ドイツ銀行、大規模リセッション到来を警告
ニューヨーク(CNN Business) ドイツ銀行は26日、 米連邦準備制度理事会(FRB)が行うかたくななインフレ抑制策により「大規模なリセッション(景気後退)」が起きると警鐘を鳴らした。同行は今月初め、米国が「緩やかな」リセッションに入ると大手金融機関で最初に予測し、世間を驚かせていた。
大規模なリセッションの見通しは、同行のエコノミストらが顧客向けの報告書の中で述べた。
ドイツ銀行によればインフレ率はピークを迎える可能性があるものの、問題はFRBが目標に掲げる2%にまで下がるには「長い時間」がかかることだという。このためFRBは金利を急激に引き上げ、それが経済に痛手をもたらす恐れがある。

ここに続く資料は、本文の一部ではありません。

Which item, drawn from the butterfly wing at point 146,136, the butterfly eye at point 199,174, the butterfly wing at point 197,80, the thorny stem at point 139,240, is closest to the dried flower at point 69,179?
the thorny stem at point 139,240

結果的に、この後やってくるリセッションは従来の想定よりも深刻なものになると、ドイツ銀行のエコノミストらは指摘する。
米国の消費者物価は3月、8.5%上昇し、過去40年間での最速ペースを記録した。
ドイツ銀行は、より暗い見通しの背後にある最も重要な要因として、一般的な予想よりインフレが根強く継続する可能性に言及。グローバル化の逆行や気候変動のほか、ウクライナでの戦争と、中国における新型コロナ感染抑止策としてのロックダウン(都市封鎖)に起因するサプライチェーン(供給網)の一段の寸断がこうした傾向に拍車をかけていると分析した。
さらに今後のインフレ期待の増大が、実際のインフレを後押しするだろうとも述べた。
一方、米金融大手のゴールドマン・サックスは22日、高インフレと賃金上昇の抑え込みは「極めて困難」だと認めつつ、リセッションは「不可避ではない」と強調。
スイス金融大手UBSも25日、FRBが利上げでインフレ抑制を図っても経済の拡大は続き、リセッションには入らないとの見通しを示した。